:: SUMBER

Berbicara mengenai pendidikan di Indonesia, kita tidak
akan lepas dari sosok Ki Hajar Dewantara, tokoh nasional pendidikan di
Indonesia. Menurut beliau, pendidikan sebagai sebuah lingkaran sistem, erat
juga kaitanya dengan pengajaran. Pengajaran adalah bagian dari pendidikan
tersebut. Pengajaran adalah proses dalam upaya mencapai tujuan pendidikan
tersebut. Beliau memiliki pemikiran yang sangat revolusioner bagi dunia pendidikan
di Indonesia. Pemikirian tersebut adalah pendidikan yang memerdekakan dan holistis.
Oleh karena itu pendidikan harus mampu memberikan ruang merdeka bagi guru dan peserta
didik secara menyeluruh dalam pembelajaran.
Potret pendidikan pada umumnya kerap kali digambarkan sebagai pengajaran pada ranah kognitif saja. Konteks lain di luar ranah kognitif seakan terlupakan. Pemikiran lain Ki Hajar Dewantara adalah terkait trilogi semboyan Ki Hajar Dewantara. Pertama, Ing Ngarso Sung Tulodo artinya guru harus menjadi panutan atau teladan. Kedua, Ing Madya Mangun Karso artinya guru harus mampu membangun kreativitas dalam pembelajaran. Ketiga, Tut Wuri Handayani artinya guru harus mampu menjadi motivator bagi peserta didik.

::::

Tolong kutip kata demi kata bagian teks tentang pemikiran pendidikan Ki Hajar Dewantara, dimulai dengan "Oleh karena itu" dan berlanjut hingga "bagi peserta didik.".

:: BAGIAN DATA

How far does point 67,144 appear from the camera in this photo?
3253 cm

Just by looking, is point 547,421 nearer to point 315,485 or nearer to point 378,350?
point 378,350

::::

→ HASIL DI BAWAH
Oleh karena itu pendidikan harus mampu memberikan ruang merdeka bagi guru dan peserta
didik secara menyeluruh dalam pembelajaran.
Potret pendidikan pada umumnya kerap kali digambarkan sebagai pengajaran pada ranah kognitif saja. Konteks lain di luar ranah kognitif seakan terlupakan. Pemikiran lain Ki Hajar Dewantara adalah terkait trilogi semboyan Ki Hajar Dewantara. Pertama, Ing Ngarso Sung Tulodo artinya guru harus menjadi panutan atau teladan. Kedua, Ing Madya Mangun Karso artinya guru harus mampu membangun kreativitas dalam pembelajaran. Ketiga, Tut Wuri Handayani artinya guru harus mampu menjadi motivator bagi peserta didik.